以前、佐伯祐三の「下落合風景」シリーズClick!の描画ポイントを特定しはじめたころ、第三文化村から「菊の湯」の煙突を描いた作品を取りあげたとき、大正末から昭和初期にかけて営業していた、下落合の銭湯をかたっぱしから調べたことがある。そのときからかなり時間がたち、画家たちの作品の中に下落合とその周辺の銭湯の煙突が、ずいぶん描かれていることがわかってきた。この際だから、ちょっとまとめてご紹介しよう。
 やはり、いちばん多く描いているのは佐伯作品だ。「曾宮さんの前」Click!と思われる、1926年9月20日の「下落合風景」を高解像度で入力したら、家々の背後に「福の湯」の煙突Click!が描かれているのがわかった。この時期の佐伯にしてはめずらしく、煙突の姿をリアルに描いてはいない。1本の細い線の上から、空へと立ちのぼる排煙が見える。(上掲の画像) 諏訪谷の南側崖淵から北西の方角を眺めると、高い建物のない当時は「福の湯」の煙突がよく見えたのだろう。いまのがっしりとした煙突とは異なり、大正期の「福の湯」煙突は細かったようだ。
 
 
 「福の湯」の煙突に対して、第三文化村から望んだ「菊の湯」の煙突Click!は、かなりリアルに描かれている。「菊の湯」は戦後、それほど長くは営業せずに廃業したようで、わたしは実際に一度も見たことがない。周囲が持ち家で内湯の府営住宅Click!と目白文化村では、なかなかお客が集まらなかったのではないか。もし、いまでも「菊の湯」が存在していたら、もっと煙突を高くするか、排煙の出ない給湯設備にするかしないと、山手通り沿いに建ち並んだマンションの上層階から、すぐにクレームがきてしまうだろう。
 佐伯が描いた中ノ(野)道の「草津温泉」Click!は、いまでも「ゆ~ザ中井」として健在だ。屋号を「草津温泉」としていたのは、戦前あるいは戦後すぐぐらいまでで、ほどなく屋号変更をしているのだろう。「草津温泉」の次が、「ゆ~ザ中井」になったのかどうかはさだかではない。
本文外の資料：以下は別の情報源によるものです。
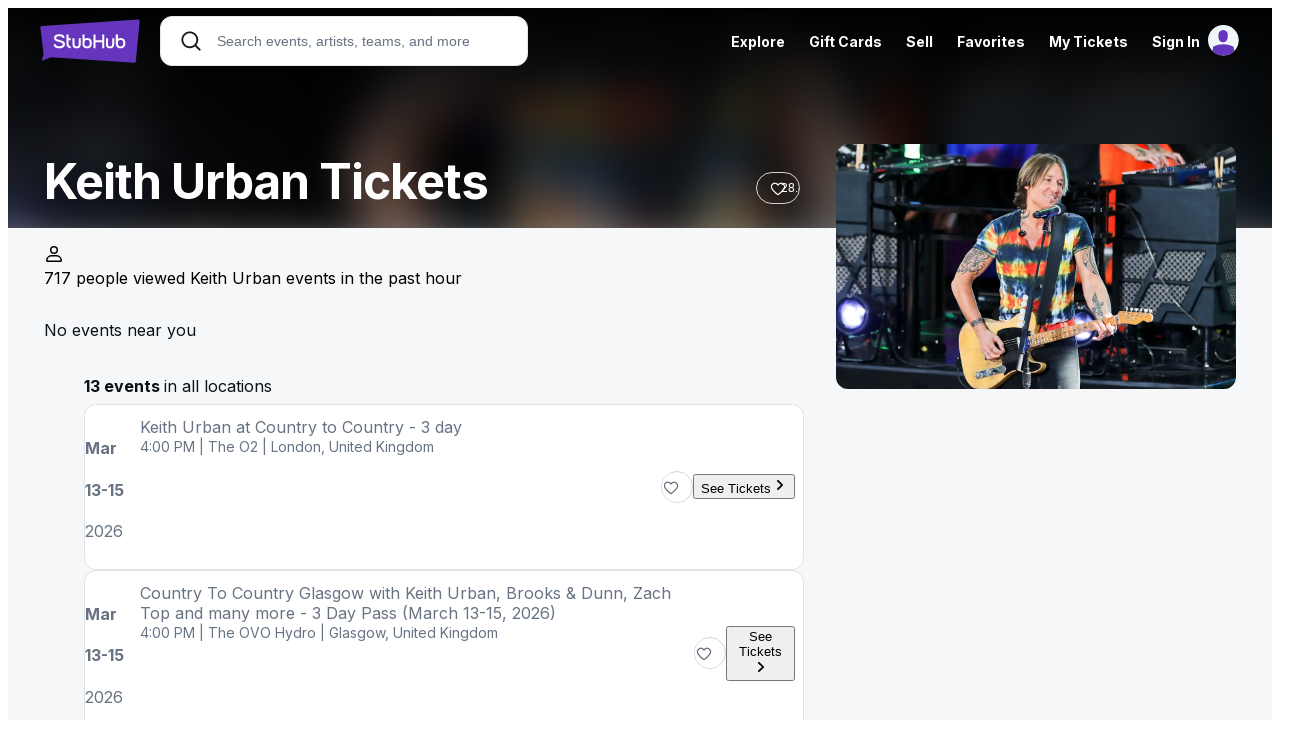

--- FILE ---
content_type: text/html; charset=UTF-8
request_url: https://www.stubhub.com/keith-urban-tickets/performer/11228?utm_source=partnerize_fpanko&utm_medium=publisher_program&utm_sub_medium=Content&utm_campaign=1101l799&utm_content=0&PCID=partnerize_all
body_size: 2290
content:
<!DOCTYPE html>
<html lang="en">
<head>
    <meta charset="utf-8">
    <meta name="viewport" content="width=device-width, initial-scale=1">
    <title></title>
    <style>
        body {
            font-family: "Arial";
        }
    </style>
    <script type="text/javascript">
    window.awsWafCookieDomainList = ['app.stubhub.net','app.viagogo.net'];
    window.gokuProps = {
"key":"AQIDAHjcYu/GjX+QlghicBgQ/7bFaQZ+m5FKCMDnO+vTbNg96AHCHUCedYUKt8//DX6rlYylAAAAfjB8BgkqhkiG9w0BBwagbzBtAgEAMGgGCSqGSIb3DQEHATAeBglghkgBZQMEAS4wEQQMkZBHXy/O8yUikO4yAgEQgDtLjmABWj8Xfnfbyk7S7If9ip3C7A/cgO2aCLo5Xm8dJkL/OfJ9xEyZYKWIFyZkrmgDzSB+IyhT0DPOkw==",
          "iv":"EkQVRADstAAAC9uV",
          "context":"2w1aE9S7Zuh88EwqM7LurlQBToux1Ozh5fWBFWCCX5e6IA2htWnjK1pg1fpNaBoTuVbNmoJVbvmWkdnGtGiTupemS9j0RbhBpWqw9TGpMLJUQ3CsDCfCeJ4xuNQjykRE/aJWvEOSYq9pvzEnj0oxkI8qVLYmrtBwFMpRncfy2rjNPP0yFKKvVNbrtjE9RelxjV9GQOf3hiAi5WzSlYTihc7Ts3CO8O8KoBr7qIv3/zxREhoyMIbqVtBLb+3BndUiO9OSNf4UCa7bexH+4HTNyt8HtImTpnrU0alug2ldxuDYOA9LoaVjcIuKK1yz/FNaHId2In8I0+eYtmShOLsAK/LmF2mCto0sBclfAZYy9y6D0MANmVmtWDuKLG6Sx/vdoR5+AyLElqHvsPIidIhRYP0MUqfmx/NUzzuNi5kB/ptOAFm5r+RFgy16HdU/7G4lEO5Wvir9Q2SMyPogX2uVFBDNHsFv2yxsl3iB0k0UaPhO1jGjT3GB0niXNIzFlWCrKm6TWT6rhDzlHomZIKUCDp6bzWItzGKV/RdsmdK36oR6MyrpNd4RQoptYF0aIX+BL1QNC66+gODFI6VmDpOH9HyEm7vbdzpBvW8AszowvQetyn1srdgApH1+Dz344C8NCy39CoCgiNfr7kTKVfv49IDnlZBIA64br9o/YK5WpXqcEk6c0Si369iTDb6Sr35KEE/VInwZhiWq8VZ3p6+oumSD8Kab7LlgUcJOgChzL2a1BHB/k4ee8J6RevuYt3MWe2JJodwdqlMnFV9O83xkWMh1YWDV8Vo="
};
    </script>
    <script src="https://b2037b2ab8ee.f4731cf6.us-east-2.token.awswaf.com/b2037b2ab8ee/db6f5e3d1a86/c6ea782aef49/challenge.js"></script>
</head>
<body>
    <div id="challenge-container"></div>
    <script type="text/javascript">
        AwsWafIntegration.saveReferrer();
        AwsWafIntegration.checkForceRefresh().then((forceRefresh) => {
            if (forceRefresh) {
                AwsWafIntegration.forceRefreshToken().then(() => {
                    window.location.reload(true);
                });
            } else {
                AwsWafIntegration.getToken().then(() => {
                    window.location.reload(true);
                });
            }
        });
    </script>
    <noscript>
        <h1>JavaScript is disabled</h1>
        In order to continue, we need to verify that you're not a robot.
        This requires JavaScript. Enable JavaScript and then reload the page.
    </noscript>
</body>
</html>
ひとつふたつ異なる銭湯名で、営業をつづけてきたのかもしれない。
 
 
 佐伯の作品ではなく、同じく「下落合風景」を描いていた笠原吉太郎Click!の作品には、第一文化村の北外れにあった「萩の湯」の煙突Click!が登場している。わたしが学生時代に入ったことのある銭湯だが、少し前に廃業していまは存在しない。同じ作品の中には、長崎町(現・南長崎)にあった「久の湯」の前身とみられる、「仲の湯」の煙突も描かれている。こちらも、学生時代にはよく通った銭湯だが、「仲の湯」時代はさすがに知らない。残念ながら「久の湯」は、つい一昨年に廃業したばかり。キリスト教会の並びにあった、めずらしい風情の銭湯だった。
 
 一連の絵画作品ではないけれど、1930年(昭和5)ごろに撮影された写真に、目白通りの北側に張り出した下落合で営業していた「ときわ湯」の煙突Click!がとらえられている。写真の様子からみて、「ときわ湯」の煙突はそれほど高くはなかったのかもしれない。この銭湯も、わたしの記憶にはまったくないので、早くに廃業したのだろうか。
 1936年(昭和11)の空中写真を眺めていると、これら銭湯の煙突からモクモクと吐き出される排煙が写っていることが多い。いま、これだけの煙を出してしまったら、きっと近隣から苦情がくるだろう。当時は、おそらく薪や廃材、石炭などを焚いていたのだろうが、いまはなにを燃料としているのだろうか? やはり、重油が主体なのかもしれない。

■写真上:左は、1926年(大正15)9月20日に描かれたとみられる佐伯祐三「下落合風景」の「曾宮さんの前」(部分)。右は、1926年(大正15)に作成された「下落合事情明細図」の福の湯あたり。
■写真中上:左は、佐伯祐三による同年の「下落合風景」(部分)に描かれた、菊の湯(上)と草津温泉(下)の煙突。右は、「下落合事情明細図」にみる菊の湯(上)と草津温泉(下)の界隈。
■写真中下:左は、1928年(昭和3)ごろの笠原吉太郎「下落合風景」(部分)。右は、1926年(大正15)の「下落合事情明細図」(上)と「長崎町事情明細図」(下)の萩の湯と仲の湯の界隈。
■写真下:左は、1930年(昭和5)ごろのときわ湯の煙突。右は、「下落合事情明細図」のときわ湯。